In this 2012 Storage Decisions Chicago presentation, Jon Toigo, CEO and managing principal of Toigo Partners International, and chairman of the Data Management Institute, discusses the Linear Tape File System and solid-state drives, two technologies that can provide next-generation storage performance at a fraction of the power consumption seen in data centers today. Watch the video above or read the transcript below to learn more.
The most important metric you're likely to confront in the next 10 to 20 years is the cost and availability of electricity. When you're building the capture storage pool, which is also performance storage, you emphasize IOPS per watt. You start looking for storage arrays that don't consume a lot of electricity and also deliver extremely high performance to control your data center power costs.
We had an example of a storage array that was sitting on our floor (I won't say which one, but it was 3PAR) that just broke a land speed record for storage performance: 410,000 IOPS out of the crate. But they used 1,900 disk drives to get there. They could have made it even faster if the Storage Performance Council allowed them to short stroke the disk -- use just the outermost tracks so that the read-write head doesn't have to move -- and they could have doubled up on the number of disks on the array. [By doing that] they probably could have beaten 800,000 IOPS, but as I said, the Storage Performance Council won't let you do the test with short-stroked disks. But X-IO, which has these little bricks with 16 drives and [solid-state drive] SSD memory in them, just announced they were blowing the socks off that 3PAR rig.

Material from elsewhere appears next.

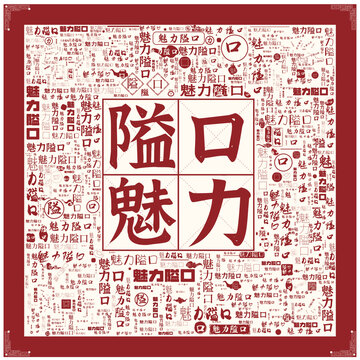 魅力隘口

Why are we even using disk for retention storage? We could use NAS on steroids, or tape NAS. I'm thinking that just the cost and availability of energy will nudge us in the direction of using energy-centric metrics to build our data storage infrastructure. You don't have to care about the fate of Planet Earth to see the wisdom in doing this.
SSD optimization [can save power too], which is what I was just describing with X-IO. Right now, if you're using a whole bunch of short-stroked spindles, you're spending a fortune in electrical power to get the IOPS for your applications. So you buy a rig that has hundreds or thousands of drives in it, you short stroke across all the spindles and you get high IOPS. That's the way we've always done it. It's also the wrong way because it's a huge aggregated power demand on your data center.
The newer approach is to take a disk drive and an SSD and stick them in the same cabinet. Basically, you're using fewer drives than you were before and getting exactly the same IOPS. Let's say you have a whole bunch of users [using that data]. You write data to the disk and then that data gets hot -- there are a lot of concurrent, simultaneous accesses being made to the data. So temporarily, that data gets moved into an SSD flash card. Now it's being serviced at 20,000 IOPS. That's the standard rating of flash, and all these users are using it. Over time, the users begin to disappear and the data gets cool. You repoint all the access back to the disk, and basically you live happily ever after. The cost of energy on this is a fraction of what the cost was to get the performance on the many hundreds of spindles. It's the same or better IOPS with significantly lower power requirements. Have you thought about that? Has that even entered into your vocabulary yet? Because it will.
Tape NAS: LTFS
Tape NAS is your capacity storage play. Right now we field lots and lots of spindles and say we may be able to use disk for long-term file storage because we can spin down those drives. That's fine; it's not quite into the red like the high-performance disk is, but the truth is you're still consuming quite a lot of electricity. Here's another solution: Take your capture storage, and set up a generic server with a little bit of caching disk in it for prefetch and a tape library behind it. Now you have 196 [petabytes] of storage on two floor tiles, consuming about two lightbulbs worth of electricity. And you're running something called the 'Linear Tape File System (LTFS),' which is free. You can download it from both IBM and Ultrium.com, the home of the Linear Tape Open initiative.
Users see the data stored on that repository like any other NAS device. How long does it take you to access the data? Between 20 seconds and two minutes, depending on whether the tape is preloaded or you need to fetch it. There's a front end to this that's created by Crossroads, and when you write data to the tape, it takes the first 10 MB of the data and stores it on disk so that when you transfer the file, you're fetching data off the disk and it masks the amount of time it takes for the robot arm to pull the tape, load it and find the start point. That's been possible since LTO-5 was available. That's the reason why some people have been saying, "Well, if LTFS is so good, then why has it taken them two years to do anything with it?" Because LTFS existed before we had partitioned tape. Partitioned tape in the LTO family only appeared in LTO-5. Partitioned means that only one partition is used to hold all the data; the other partition has the start and stop points for all the files stored on the tape, plus all the other metadata associated with it.
Is it perfect? No. Will it improve over time? I'm very sure it will. We've seen the broadcast industry adopt it. They're blending LTFS with media management systems. They have what they call their own 'media assets' and programs called 'media asset managers' that sit right on top of LTFS. [For example], they can go directly to the inning where a player on the Chicago Cubs hit a home run, find the clip they want and then deliver it for broadcast. But they're used to working with tape, which is why they were early adopters.